En efecto, ocho días después de aquel primer domingo de Pascua, los discípulos estaban de nuevo encerrados, y con ellos Tomás. Tomás estaba seguro de no volver a ver nunca más a Jesús. Se negó a dar alas a sus esperanzas por no verlas deshechas a pedazos una vez más y su escepticismo acaba siendo la oportunidad para que Cristo se manifieste de nuevo en medio de ellos, y acepte hacerse experiencia sensible también para Tomás.

Como a los demás discípulos, también necesita hacer el proceso que le llevará a creer; necesita morir en su incredulidad, en sus certezas y dudas para nacer en la fe y abrir su corazón a una realidad mayor que todas las evidencias. Cuántas veces quisiéramos reducir nuestra fe a los criterios de una verificación palpable, audible, visible, como si la percepción de los sentidos fuera el único camino para acceder a la realidad de Cristo Resucitado y cuántas veces también habremos podido constatar en nuestra vida testimonio de hombres y mujeres que quizás sin proclamarlo con palabras y discursos nos han manifestado con el lenguaje del amor y la generosidad que también “han visto al Señor”. Jesús acepta el juego de dar señales de su presencia entre nosotros, y por la fe nos abre a la experiencia de “ver” y “sentir” cómo sigue vivo y operando en medio del mundo.

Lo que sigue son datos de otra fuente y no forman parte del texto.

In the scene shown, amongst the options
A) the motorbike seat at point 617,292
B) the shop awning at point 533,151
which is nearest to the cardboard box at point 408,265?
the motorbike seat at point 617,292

Hermanas y hermanos, el evangelio de hoy pone a nuestra consideración una realidad que no podemos olvidar: la fe de Tomás es el reconocimiento de que Cristo resucitado no se reduce a un hecho, patrimonio del pasado, sino a alguien que continúa presente y viviente en nuestra vida y en nuestra Iglesia y no se ha desentendido de nosotros, a pesar de nuestras dudas o nuestra poca fe, y si aun así nos cuesta verlo, Jesús nos pide como Tomás que “metamos los dedos en sus heridas y la mano en su costado” porque no se ha alejado de nuestra realidad humana sino que se hace “palpable” en su Palabra, en los sacramentos y en las heridas de aquellos hombres y mujeres que sufren y que perpetúan su cuerpo entre nosotros, ese cuerpo de humanidad que anhela de nuevo participar de su redención y su Pascua. En este sentido, la experiencia de Tomás es la expresión más realista del itinerario de la fe de todo creyente que busca el rostro amoroso de su Señor y esta búsqueda nos invita a hacer nuestra la experiencia de aquellos discípulos, de aquel apóstol que pese a su escepticismo supo reconocer en Jesús a su Señor.

En los pueblos de labradores, al menos cuando yo era pequeño, durante el día las puertas de las casas se encontraban abiertas. Esta costumbre era un signo de confianza y de hospitalidad; no había ningún temor. A cualquier hora podías entrar en cualquier casa como si estuvieras en la tuya. No tenían miedo a nada ni a nadie. Como los discípulos, ocho días después de Pascua, también nosotros, con nuestras dudas y certezas, nos encontramos reunidos en nombre del Señor, en esta casa, sabiendo que Él está en medio de nosotros. No tengamos miedo de abrir puertas y ventanas para que nos entre la luz del Resucitado y el aire fresco de su Espíritu. Felices nosotros si hacemos nuestra la fe de Tomás y sabemos mantenerla viva a pesar de las claridades y sombras de nuestra Iglesia y de nuestro mundo.